▶ **What you will do**: From the material below, pick out every line that contains the word "crop" and copy each of those lines unchanged.

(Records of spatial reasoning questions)
::::

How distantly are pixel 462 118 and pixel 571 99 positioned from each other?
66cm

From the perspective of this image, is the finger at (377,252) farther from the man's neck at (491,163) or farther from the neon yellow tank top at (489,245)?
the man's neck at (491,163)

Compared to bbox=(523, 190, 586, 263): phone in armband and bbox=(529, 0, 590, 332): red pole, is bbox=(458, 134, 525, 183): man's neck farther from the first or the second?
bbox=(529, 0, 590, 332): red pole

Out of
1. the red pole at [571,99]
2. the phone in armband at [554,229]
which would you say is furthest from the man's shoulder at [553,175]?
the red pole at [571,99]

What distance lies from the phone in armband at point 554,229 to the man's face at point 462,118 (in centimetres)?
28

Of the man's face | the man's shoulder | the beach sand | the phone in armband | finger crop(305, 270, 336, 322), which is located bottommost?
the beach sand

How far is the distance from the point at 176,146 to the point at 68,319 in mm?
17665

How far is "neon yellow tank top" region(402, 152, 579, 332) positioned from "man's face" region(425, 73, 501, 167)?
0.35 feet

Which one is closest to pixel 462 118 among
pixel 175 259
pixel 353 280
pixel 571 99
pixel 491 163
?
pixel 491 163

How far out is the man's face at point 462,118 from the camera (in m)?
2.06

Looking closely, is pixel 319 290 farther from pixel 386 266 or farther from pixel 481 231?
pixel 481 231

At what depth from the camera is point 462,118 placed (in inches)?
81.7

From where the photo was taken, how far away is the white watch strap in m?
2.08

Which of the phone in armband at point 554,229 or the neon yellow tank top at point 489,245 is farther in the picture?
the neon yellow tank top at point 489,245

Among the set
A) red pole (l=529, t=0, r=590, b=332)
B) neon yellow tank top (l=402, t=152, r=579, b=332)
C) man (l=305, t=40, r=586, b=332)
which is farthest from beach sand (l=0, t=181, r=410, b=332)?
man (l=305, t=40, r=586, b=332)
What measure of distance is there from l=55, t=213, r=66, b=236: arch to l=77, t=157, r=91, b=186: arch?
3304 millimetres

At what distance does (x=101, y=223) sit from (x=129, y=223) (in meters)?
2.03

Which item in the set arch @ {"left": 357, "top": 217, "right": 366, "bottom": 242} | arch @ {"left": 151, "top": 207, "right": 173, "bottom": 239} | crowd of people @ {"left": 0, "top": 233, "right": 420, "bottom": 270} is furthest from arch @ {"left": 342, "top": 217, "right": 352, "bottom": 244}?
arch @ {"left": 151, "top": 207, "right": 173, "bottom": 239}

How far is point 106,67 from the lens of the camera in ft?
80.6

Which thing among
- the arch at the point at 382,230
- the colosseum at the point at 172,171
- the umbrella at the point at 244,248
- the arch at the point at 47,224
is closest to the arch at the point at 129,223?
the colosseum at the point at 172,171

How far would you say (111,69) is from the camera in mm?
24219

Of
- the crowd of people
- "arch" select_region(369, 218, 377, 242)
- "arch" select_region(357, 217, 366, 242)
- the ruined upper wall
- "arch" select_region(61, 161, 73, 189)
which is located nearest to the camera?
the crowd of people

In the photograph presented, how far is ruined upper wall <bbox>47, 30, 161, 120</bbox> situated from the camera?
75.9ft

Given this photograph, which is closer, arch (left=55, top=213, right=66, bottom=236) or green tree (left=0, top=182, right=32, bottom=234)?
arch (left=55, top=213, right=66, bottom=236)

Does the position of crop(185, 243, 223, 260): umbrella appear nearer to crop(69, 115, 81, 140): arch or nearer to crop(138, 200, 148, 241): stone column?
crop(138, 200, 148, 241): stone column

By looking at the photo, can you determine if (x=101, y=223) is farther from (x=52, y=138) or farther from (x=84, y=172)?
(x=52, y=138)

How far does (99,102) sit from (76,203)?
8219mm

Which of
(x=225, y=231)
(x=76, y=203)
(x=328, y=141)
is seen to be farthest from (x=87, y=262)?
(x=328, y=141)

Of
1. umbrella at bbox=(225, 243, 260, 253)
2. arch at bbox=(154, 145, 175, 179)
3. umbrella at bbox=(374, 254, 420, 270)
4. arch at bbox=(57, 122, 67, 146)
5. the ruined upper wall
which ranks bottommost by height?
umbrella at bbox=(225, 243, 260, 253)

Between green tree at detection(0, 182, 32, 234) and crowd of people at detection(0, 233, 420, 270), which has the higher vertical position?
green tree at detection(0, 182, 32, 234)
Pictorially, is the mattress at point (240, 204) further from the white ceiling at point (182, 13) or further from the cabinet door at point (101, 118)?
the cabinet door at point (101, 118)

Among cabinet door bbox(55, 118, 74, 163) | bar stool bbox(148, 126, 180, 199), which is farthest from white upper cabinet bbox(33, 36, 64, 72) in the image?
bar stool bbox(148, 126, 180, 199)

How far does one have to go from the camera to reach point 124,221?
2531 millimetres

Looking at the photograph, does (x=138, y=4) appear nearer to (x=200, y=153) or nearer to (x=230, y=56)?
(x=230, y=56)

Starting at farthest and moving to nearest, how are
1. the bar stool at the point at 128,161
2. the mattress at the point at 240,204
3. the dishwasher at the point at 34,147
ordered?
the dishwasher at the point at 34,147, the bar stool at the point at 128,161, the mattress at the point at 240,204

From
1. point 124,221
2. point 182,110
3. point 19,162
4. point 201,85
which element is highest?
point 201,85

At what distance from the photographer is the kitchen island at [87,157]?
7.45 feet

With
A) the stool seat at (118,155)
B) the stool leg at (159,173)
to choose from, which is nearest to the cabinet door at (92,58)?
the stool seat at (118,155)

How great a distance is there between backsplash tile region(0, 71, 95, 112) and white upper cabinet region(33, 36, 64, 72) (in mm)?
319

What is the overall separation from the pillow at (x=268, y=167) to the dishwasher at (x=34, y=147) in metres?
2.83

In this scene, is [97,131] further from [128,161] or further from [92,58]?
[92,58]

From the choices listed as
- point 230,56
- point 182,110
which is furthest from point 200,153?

::::

▶ **Task answer**:
Of the man's face | the man's shoulder | the beach sand | the phone in armband | finger crop(305, 270, 336, 322), which is located bottommost?
Does the position of crop(185, 243, 223, 260): umbrella appear nearer to crop(69, 115, 81, 140): arch or nearer to crop(138, 200, 148, 241): stone column?
crop(138, 200, 148, 241): stone column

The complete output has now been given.